The narrator also notes how the behavior of the soldiers changes depending on whether they are in front-line trenches or on a rest period: “On rest we behaved like human beings; here we are merely soldiers. We know what soldiering means. It means saving your own skin and getting a bellyful as often as possible” (49). This description implies that the men are losing their humanity when under stress. Indeed, the fighting over food scraps that follows this statement suggests that the men’s deprivation leads them to turn even against each other.
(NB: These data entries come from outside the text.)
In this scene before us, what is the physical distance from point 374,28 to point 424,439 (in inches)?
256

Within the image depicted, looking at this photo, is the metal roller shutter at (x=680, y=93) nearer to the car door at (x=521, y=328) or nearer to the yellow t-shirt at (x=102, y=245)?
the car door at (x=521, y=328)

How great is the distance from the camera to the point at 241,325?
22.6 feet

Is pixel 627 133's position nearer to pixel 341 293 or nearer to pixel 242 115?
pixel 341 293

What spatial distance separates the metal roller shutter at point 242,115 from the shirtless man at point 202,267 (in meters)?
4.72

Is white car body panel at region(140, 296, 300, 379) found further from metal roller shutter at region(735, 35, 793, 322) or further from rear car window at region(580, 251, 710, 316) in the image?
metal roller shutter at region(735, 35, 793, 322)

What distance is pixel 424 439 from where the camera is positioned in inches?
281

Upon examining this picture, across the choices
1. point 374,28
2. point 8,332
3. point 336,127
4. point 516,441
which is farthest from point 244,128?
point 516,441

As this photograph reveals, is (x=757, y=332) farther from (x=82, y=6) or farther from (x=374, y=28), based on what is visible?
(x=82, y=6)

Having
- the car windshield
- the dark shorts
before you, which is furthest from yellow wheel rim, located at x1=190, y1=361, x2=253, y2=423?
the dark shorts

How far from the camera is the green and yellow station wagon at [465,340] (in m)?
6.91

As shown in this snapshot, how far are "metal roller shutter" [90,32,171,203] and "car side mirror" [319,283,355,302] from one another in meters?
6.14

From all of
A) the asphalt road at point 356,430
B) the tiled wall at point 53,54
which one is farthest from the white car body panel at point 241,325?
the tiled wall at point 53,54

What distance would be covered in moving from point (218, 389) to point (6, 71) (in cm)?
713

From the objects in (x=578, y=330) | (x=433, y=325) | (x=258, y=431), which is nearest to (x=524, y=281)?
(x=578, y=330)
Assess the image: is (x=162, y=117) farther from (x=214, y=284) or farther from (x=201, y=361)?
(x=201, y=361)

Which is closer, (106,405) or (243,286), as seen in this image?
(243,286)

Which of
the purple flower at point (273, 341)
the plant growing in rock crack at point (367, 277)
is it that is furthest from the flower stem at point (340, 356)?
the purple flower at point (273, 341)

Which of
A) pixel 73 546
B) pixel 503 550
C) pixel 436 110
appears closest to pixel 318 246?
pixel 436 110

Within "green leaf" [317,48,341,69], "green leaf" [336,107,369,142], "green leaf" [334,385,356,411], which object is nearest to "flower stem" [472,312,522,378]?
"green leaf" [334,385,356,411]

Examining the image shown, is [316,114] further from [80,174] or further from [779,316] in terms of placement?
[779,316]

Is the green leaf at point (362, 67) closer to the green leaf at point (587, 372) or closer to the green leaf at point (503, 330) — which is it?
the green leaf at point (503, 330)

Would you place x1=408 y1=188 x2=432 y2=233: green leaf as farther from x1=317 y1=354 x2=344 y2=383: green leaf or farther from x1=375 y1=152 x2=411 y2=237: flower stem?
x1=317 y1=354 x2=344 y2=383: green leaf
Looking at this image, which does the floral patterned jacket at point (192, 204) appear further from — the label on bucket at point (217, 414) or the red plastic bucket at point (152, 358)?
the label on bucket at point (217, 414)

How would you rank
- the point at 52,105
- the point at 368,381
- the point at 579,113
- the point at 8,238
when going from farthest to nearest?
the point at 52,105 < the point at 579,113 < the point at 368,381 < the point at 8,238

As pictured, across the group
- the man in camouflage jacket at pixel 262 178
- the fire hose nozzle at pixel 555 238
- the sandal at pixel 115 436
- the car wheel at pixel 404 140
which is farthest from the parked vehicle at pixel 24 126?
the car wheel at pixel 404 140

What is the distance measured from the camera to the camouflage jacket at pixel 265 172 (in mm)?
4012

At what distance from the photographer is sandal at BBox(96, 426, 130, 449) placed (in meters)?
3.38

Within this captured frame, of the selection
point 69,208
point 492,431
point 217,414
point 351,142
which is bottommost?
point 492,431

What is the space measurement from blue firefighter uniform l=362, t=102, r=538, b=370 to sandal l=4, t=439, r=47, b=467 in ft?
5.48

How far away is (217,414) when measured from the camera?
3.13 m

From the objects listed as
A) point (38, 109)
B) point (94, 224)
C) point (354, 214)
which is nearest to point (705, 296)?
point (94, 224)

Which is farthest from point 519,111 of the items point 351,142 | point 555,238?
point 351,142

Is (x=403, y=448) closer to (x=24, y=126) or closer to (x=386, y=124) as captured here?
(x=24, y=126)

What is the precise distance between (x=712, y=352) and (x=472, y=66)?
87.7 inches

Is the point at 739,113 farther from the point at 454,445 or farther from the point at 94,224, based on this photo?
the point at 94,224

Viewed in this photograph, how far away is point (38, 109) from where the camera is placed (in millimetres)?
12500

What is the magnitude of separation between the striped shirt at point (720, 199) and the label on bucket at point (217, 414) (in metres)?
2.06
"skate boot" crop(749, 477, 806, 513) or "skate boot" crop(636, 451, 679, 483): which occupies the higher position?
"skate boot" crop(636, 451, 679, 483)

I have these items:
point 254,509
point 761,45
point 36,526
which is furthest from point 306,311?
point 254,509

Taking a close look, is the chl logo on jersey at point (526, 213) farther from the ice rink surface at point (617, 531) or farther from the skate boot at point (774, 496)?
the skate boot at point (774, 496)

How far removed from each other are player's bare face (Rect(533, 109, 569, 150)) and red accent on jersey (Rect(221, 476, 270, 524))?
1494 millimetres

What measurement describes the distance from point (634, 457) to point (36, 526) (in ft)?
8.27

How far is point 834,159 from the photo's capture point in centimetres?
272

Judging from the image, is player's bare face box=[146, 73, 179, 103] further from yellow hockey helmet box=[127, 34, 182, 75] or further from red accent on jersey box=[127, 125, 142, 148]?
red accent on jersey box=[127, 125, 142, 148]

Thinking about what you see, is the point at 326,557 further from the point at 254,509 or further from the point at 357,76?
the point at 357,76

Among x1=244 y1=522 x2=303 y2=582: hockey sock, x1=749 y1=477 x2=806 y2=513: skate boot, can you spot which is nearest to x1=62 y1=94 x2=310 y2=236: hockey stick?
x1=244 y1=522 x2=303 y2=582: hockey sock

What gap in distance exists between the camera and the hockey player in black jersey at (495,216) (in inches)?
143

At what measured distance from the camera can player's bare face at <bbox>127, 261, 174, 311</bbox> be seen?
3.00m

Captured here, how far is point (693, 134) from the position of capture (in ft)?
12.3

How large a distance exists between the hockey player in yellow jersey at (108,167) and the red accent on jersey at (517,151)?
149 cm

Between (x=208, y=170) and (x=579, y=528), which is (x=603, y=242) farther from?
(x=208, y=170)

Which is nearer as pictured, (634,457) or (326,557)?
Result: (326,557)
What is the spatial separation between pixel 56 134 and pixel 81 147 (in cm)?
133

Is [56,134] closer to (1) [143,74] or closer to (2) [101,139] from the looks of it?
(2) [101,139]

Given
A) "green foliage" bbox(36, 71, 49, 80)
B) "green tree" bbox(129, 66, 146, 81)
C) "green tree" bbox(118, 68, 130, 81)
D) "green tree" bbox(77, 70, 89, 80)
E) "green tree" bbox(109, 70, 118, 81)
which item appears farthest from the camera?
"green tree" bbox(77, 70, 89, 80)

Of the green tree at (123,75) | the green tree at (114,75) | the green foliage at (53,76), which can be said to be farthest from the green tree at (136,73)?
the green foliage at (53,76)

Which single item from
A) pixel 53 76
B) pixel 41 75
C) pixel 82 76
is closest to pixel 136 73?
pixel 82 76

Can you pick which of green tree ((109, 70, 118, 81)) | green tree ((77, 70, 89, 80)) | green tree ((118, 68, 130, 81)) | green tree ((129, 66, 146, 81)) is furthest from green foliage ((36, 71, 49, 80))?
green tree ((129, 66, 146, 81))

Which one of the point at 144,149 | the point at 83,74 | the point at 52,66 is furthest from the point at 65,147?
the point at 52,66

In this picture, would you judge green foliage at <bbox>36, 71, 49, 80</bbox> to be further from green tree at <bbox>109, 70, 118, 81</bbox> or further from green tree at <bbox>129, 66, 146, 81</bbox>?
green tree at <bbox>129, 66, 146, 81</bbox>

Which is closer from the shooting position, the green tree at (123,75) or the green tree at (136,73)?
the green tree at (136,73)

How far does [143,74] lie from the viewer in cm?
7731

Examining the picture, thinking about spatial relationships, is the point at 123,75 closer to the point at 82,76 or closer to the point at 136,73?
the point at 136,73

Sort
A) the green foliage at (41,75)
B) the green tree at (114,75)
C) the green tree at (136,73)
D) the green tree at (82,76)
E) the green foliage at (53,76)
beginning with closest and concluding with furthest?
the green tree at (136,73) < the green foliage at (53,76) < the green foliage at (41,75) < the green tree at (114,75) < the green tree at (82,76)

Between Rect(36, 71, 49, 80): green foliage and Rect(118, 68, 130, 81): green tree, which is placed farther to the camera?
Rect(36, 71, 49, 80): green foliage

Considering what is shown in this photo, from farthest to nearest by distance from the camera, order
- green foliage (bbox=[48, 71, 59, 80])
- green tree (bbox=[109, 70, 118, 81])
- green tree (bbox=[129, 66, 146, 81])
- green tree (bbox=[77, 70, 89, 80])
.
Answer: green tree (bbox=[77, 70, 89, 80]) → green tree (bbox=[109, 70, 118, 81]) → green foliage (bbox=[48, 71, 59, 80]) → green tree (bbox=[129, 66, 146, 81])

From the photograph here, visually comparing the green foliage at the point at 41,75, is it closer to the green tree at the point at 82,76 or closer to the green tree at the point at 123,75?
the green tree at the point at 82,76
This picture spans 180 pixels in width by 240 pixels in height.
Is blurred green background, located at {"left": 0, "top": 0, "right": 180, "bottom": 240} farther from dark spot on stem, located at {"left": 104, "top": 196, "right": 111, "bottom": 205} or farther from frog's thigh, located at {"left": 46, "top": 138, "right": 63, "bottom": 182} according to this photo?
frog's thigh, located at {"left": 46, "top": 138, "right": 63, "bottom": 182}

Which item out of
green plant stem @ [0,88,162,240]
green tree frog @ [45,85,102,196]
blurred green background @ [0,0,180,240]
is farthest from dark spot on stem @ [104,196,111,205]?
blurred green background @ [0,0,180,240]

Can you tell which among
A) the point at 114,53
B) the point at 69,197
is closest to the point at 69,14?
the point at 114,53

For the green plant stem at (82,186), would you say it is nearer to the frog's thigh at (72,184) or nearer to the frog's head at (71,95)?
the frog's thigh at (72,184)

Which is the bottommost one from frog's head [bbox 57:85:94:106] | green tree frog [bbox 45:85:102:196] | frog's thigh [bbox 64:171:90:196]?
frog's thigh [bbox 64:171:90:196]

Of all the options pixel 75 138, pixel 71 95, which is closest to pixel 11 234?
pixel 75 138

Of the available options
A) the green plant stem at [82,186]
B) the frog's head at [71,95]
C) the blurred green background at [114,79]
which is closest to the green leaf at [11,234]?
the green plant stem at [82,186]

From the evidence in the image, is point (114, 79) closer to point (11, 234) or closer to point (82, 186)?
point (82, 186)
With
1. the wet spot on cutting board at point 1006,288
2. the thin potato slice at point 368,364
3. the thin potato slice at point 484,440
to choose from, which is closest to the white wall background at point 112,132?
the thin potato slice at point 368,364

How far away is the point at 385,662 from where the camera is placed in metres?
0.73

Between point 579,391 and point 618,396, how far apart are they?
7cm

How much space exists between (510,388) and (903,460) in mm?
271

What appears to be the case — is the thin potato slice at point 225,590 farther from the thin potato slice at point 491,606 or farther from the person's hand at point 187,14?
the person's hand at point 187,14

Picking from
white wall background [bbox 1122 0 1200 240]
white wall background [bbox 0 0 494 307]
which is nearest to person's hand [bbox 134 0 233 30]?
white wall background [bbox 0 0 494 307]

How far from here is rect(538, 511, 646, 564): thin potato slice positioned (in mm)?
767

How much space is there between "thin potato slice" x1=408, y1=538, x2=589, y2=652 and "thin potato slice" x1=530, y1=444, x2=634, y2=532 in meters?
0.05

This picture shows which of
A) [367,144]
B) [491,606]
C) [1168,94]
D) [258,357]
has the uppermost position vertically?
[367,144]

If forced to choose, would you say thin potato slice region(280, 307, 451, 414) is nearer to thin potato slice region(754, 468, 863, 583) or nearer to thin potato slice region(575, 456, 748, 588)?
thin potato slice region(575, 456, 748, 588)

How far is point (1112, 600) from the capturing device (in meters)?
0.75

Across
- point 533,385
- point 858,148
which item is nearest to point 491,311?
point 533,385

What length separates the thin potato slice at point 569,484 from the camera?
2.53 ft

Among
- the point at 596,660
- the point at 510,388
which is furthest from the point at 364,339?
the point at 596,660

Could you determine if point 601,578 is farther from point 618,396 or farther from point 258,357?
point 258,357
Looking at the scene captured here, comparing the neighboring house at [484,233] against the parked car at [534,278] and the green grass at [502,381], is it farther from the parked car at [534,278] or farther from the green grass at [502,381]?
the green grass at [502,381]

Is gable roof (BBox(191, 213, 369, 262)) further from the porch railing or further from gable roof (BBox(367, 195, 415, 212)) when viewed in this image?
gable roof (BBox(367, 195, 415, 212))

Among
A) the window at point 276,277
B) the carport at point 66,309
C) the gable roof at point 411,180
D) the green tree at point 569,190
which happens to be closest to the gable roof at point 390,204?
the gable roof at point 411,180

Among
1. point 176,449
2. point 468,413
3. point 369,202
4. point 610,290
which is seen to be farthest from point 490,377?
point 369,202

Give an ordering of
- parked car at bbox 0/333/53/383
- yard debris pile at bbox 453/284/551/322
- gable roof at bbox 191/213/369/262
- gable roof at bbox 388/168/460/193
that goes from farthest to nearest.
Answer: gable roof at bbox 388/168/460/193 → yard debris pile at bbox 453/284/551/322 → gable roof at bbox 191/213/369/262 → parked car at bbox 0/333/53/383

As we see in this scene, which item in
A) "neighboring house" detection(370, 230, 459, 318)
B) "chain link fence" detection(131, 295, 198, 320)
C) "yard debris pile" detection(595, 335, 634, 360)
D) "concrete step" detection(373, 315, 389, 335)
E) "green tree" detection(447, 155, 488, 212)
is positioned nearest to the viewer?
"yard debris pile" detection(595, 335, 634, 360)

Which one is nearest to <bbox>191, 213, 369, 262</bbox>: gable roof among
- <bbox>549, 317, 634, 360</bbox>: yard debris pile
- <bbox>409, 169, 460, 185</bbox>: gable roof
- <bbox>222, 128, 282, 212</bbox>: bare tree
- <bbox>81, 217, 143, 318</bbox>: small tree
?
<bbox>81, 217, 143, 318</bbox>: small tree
The common soldiers also become increasingly dehumanized as the war goes on, with their attitude toward the Germans changing dramatically. Early on, the narrator does not think of the Germans as their enemy. Indeed, when they see a group of emaciated German prisoners of war, they throw them cigarettes and tins of canned meat. These are actions of human kindness, something the men lose completely by the final chapters. As the narrator says in one of the last battles, “I am filled with a frenzied hatred for these men. They want to kill me but I will stay here and shoot them until I am either shot or stabbed down. I grit my teeth. We are snarling, savage beasts” (108). The statement marks the fruition of military training, propaganda, and dehumanization. The young enlistees have become hardened soldiers, thinking only of killing.

Disillusionment and Distrust of Leadership

Although the declaration of war resulted in over a million enlistments across the British Empire during the first year alone, the experience of the young recruits in battle soon led to disillusionment and distrust of both military and political leadership. In Generals Die in Bed, Harrison traces the trajectory of a soldier’s initial enthusiasm to his final, overwhelming sense of betrayal.

The unnamed narrator soon realizes that war is not how he imagined it would be: “This is the war; there is so much misery, heartache, agony and nothing can be done about it” (26). The hopes of glory and heroism are dashed during the first battle. Fry gives voice to the disillusionment felt by all the men during what is supposed to be their rest period: “They take everything from us: our lives, our blood, our hearts, even the few lousy hours of rest” (26). The men are given virtually nothing back despite the dangers they confront during battle: Their rations are small, and their officers treat them with open contempt.

The soldiers’ disillusionment soon turns to distrust, and even hatred, of their commanding officers. After being bullied by Captain Clark, Brown angrily declares, “I wish that bloody bastard Clark was dead” (20). At the end of Chapter 3, the narrator says that the troops “have learned who [their] enemies are—the lice, some of [their] officers, and Death” (23). Classifying an officer like Clark as the enemy reveals a deep distrust as if they are no longer fighting on the same side. The hatred and distrust of Clark reach their apex when Captain Clark tries to prevent the men from retreating. At this moment, Clark has become a greater enemy than the attacking force. For this reason, Fry shoots him.

By the time the men arrive in Arras after two years of fighting, they believe their officers are liars. In the midst of their own deprivations, they wonder how much profit the arms manufacturers are making. The more they talk, the more they realize that there are people profiting from the war and that these people—many of them politicians at home—have no motive for ending the war. So long as there are men to fight, there is money to be made. These reflections suggest that the soldiers no longer believe that the countries they fight for care for them.

As the narrator is loaded onto the hospital ship after being wounded at Amiens, he discovers an awful truth: He hears that, contrary to what the officers told the troops before the battle of Amiens, the Llandovery Castle hospital ship was loaded with weapons and war materiel. The sinking of the ship was therefore a legitimate act of war, and the frenzied hatred the troops felt upon hearing the untrue story was misplaced. In the last lines of the book, the narrator, feeling utterly disillusioned and betrayed, recalls the speeches given by the generals and the Germans who begged for their lives, realizing that the leadership has manipulated them all.